I have made this frittata many times. With all sort of veggies and varieties of cheeses, the options are almost endless. Overall, you can really get creative or even clean out the fridge! For instance, steak leftovers would make an egg-cellent steak n’ eggs frittata. You could even go for Greek style like a spinach and feta frittata. This particular recipe is loaded with fresh chopped Michigan grown asparagus, onion, mushrooms, prosciutto and smoked gouda. To change it up, simply follow the necessary proportions and adjust the mix ins to whatever your heart, or in this case, taste buds desire!

Grill baking tips

As you may have read before I always discuss the importance of knowing your grill. There are a few factors that come into play when you grill bake. Does your grill run hot or cold? Does your grill have a top rack? Can you turn off one burner for indirect heat? For instance, my travel grill doesn’t run hot. I am able to grill bake with all the burners turned on and set to low. However, I have another grill runs extra hot. Therefore, I’ll either bake on the top rack or I will bake using indirect heat. Most importantly with grilling or grill baking, always preheat your grill.
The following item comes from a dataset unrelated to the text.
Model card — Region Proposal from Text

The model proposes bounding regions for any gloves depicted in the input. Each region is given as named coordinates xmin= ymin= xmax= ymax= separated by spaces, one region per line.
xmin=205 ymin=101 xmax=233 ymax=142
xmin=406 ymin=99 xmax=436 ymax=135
For this frittata I have successfully grill baked it using both my grills and trying both methods. This time I chose to bake it using indirect heat with the burner set to low. Baking it covered will guarantee an even bake and the perfect rise. If your skillet doesn’t have a lid you can simply cover it with aluminum foil. This delectable egg bake took about 15-18 minutes. You’ll know it’s finished when the center is just set and it has slightly risen. You should be able to tell its finished by the looks of it. When in doubt give the skillet a little jiggle. If it looks runny or really wiggles, return the cover and allow it to bake for a few more minutes. Keep in mind that over baking a frittata will create a more spongey texture. You’re not looking for it to be golden or to have any browning.

Smoked Gouda Frittata

Recipe by Christina Stawiasz @thyme.and.timberCourse: BreakfastDifficulty: Easy
Servings

4

servings
Prep time

15

minutes
Cooking time

15

minutes

Loaded with smoked gouda, prosciutto, mushroom and asparagus. It’s as easy as scrambled eggs but only better!

Ingredients

  • 1 Tablespoon butter

  • 4 large eggs

  • 1/4 heaping cup shredded smoked gouda

  • 1 to 1 1/2 cups chopped veggies & prosciutto
    approx. 1 small shallot, 2-3 button mushrooms, 3 asparagus spears, 2-3 sheets prosciutto

  • 1 Tablespoon cream

  • salt & pepper to taste

Directions

  • Preheat grill on low and heat an 8 inch cast iron skillet.
  • In a medium bowl whisk eggs with cream and stir in cheese, set aside.
  • Melt the butter in the skillet and add the vegetables & prosciutto. Season with salt and pepper. Sauté until the vegetables are tender and the liquid is reduced, about 7-10 minutes.
  • Add the egg mixture to the skillet and immediately stir to combine. Cover and cook for 15-18 minutes. Check the frittata after 10 minutes. Remove from heat when the center is set.

    Enjoy!

Notes

  • If your grill runs hot, cook with indirect heat or use top rack.
  • Change it up. Mix in any variety of cheese or veggies.
  • Not using a grill? Try this on stove top! Sauté veggies over medium heat and reduce heat to low when adding the eggs.